Work instruction —
Reproduce the portion of the excerpt on philanthrocapitalism that starts at "What it does" and ends at "of human endeavour.".

That we can no longer differentiate between philanthropy and speculation is an occasion to worry, not celebrate. With Silicon Valley elites so keen on saving the world, shouldn’t we also ask who will eventually save us from Silicon Valley?”
“To speak of ‘philanthrocapitalism’ here — as many have done, either to praise or bury it — seems misguided, if only because such projects bear so little resemblance to philanthropy proper. One doesn’t have to admire Ford or Rockefeller to notice that their philanthropic endeavours, whatever their real political goals, were not supposed to make extra cash. But is it really so with our new tech barons?” — Evgeny Morozov in Rockefeller gave away money for no return. Can we say the same of today’s tech barons?
Last week, Carl Rhodes and Peter Bloom published a long read in, again, The Guardian, titled The trouble with charitable billionaires. With more and more wealthy CEOs pledging to give away parts of their fortunes — often to help fix problems their companies caused, also Rhodes and Bloom wonder whether this ‘philanthrocapitalism’ isn’t just corporate hypocrisy?
“The creation of the Chan Zuckerberg Initiative [founded by Mark Zuckerberg and his Priscilla Chan] — decidedly not a charity organisation — means that Zuckerberg can control the company’s investments as he sees fit, while accruing significant commercial, tax and political benefits. All of this is not to say that Zuckerberg’s motives do not include some expression of his own generosity or some genuine desire for humanity’s wellbeing and equality.
What it does suggest, however, is that when it comes to giving, the CEO approach is one in which there is no apparent incompatibility between being generous, seeking to retain control over what is given, and the expectation of reaping benefits in return. This reformulation of generosity — in which it is no longer considered incompatible with control and self-interest — is a hallmark of the ‘CEO society’: a society where the values associated with corporate leadership are applied to all dimensions of human endeavour.

Extracted page text data
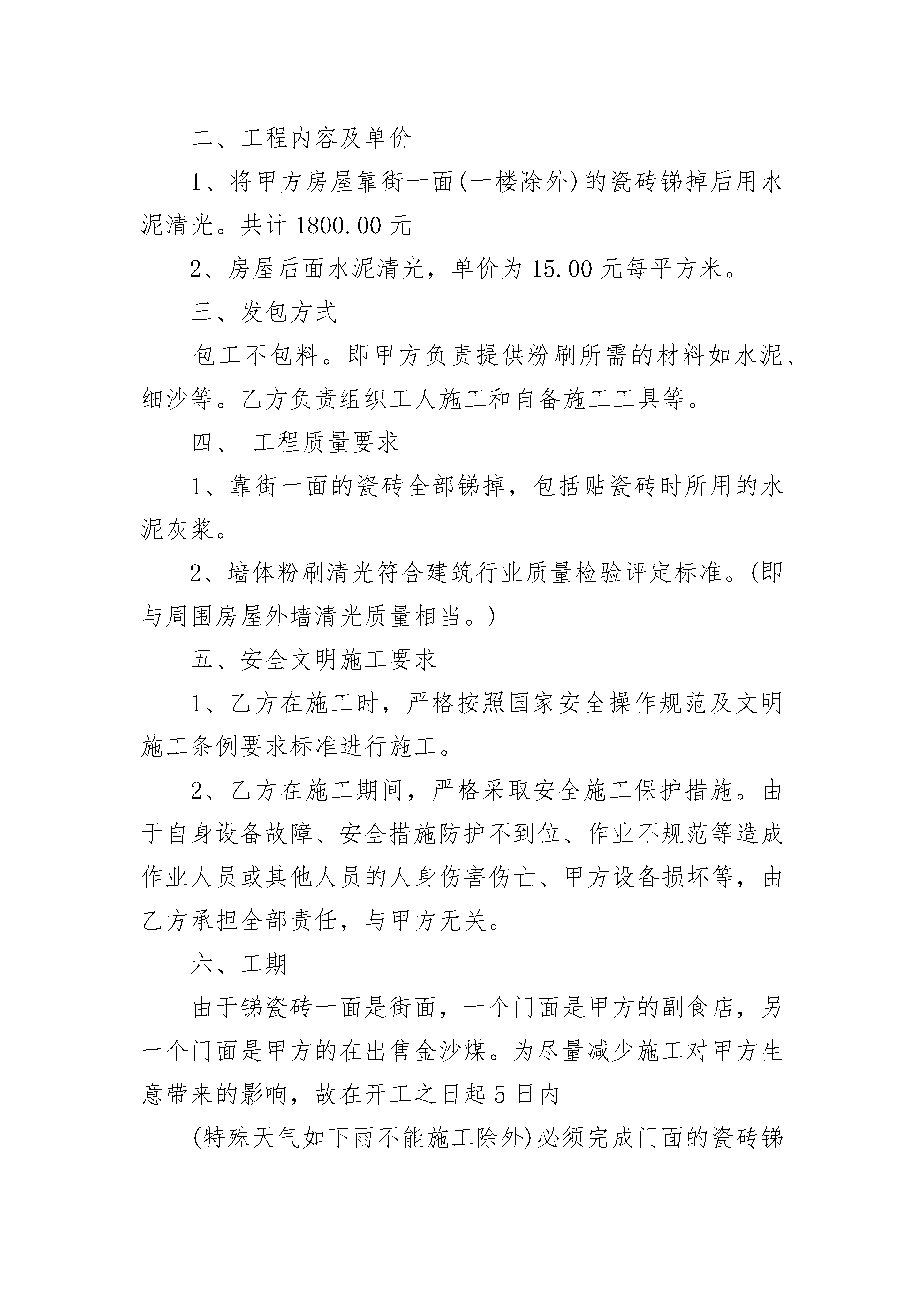 二、工程内容及单价

1、将甲方房屋靠街一面(一楼除外)的瓷砖锑掉后用水泥清光。共计 1800.00 元

2、房屋后面水泥清光，单价为 15.00 元每平方米。

三、发包方式

包工不包料。即甲方负责提供粉刷所需的材料如水泥、细沙等。乙方负责组织工人施工和自备施工工具等。

四、 工程质量要求

1、靠街一面的瓷砖全部锑掉，包括贴瓷砖时所用的水泥灰浆。

2、墙体粉刷清光符合建筑行业质量检验评定标准。(即与周围房屋外墙清光质量相当。)

五、安全文明施工要求

1、乙方在施工时，严格按照国家安全操作规范及文明施工条例要求标准进行施工。

2、乙方在施工期间，严格采取安全施工保护措施。由于自身设备故障、安全措施防护不到位、作业不规范等造成作业人员或其他人员的人身伤害伤亡、甲方设备损坏等，由乙方承担全部责任，与甲方无关。

六、工期

由于锑瓷砖一面是街面，一个门面是甲方的副食店，另一个门面是甲方的在出售金沙煤。为尽量减少施工对甲方生意带来的影响，故在开工之日起 5 日内

(特殊天气如下雨不能施工除外)必须完成门面的瓷砖锑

Result of the task —
What it does suggest, however, is that when it comes to giving, the CEO approach is one in which there is no apparent incompatibility between being generous, seeking to retain control over what is given, and the expectation of reaping benefits in return. This reformulation of generosity — in which it is no longer considered incompatible with control and self-interest — is a hallmark of the ‘CEO society’: a society where the values associated with corporate leadership are applied to all dimensions of human endeavour.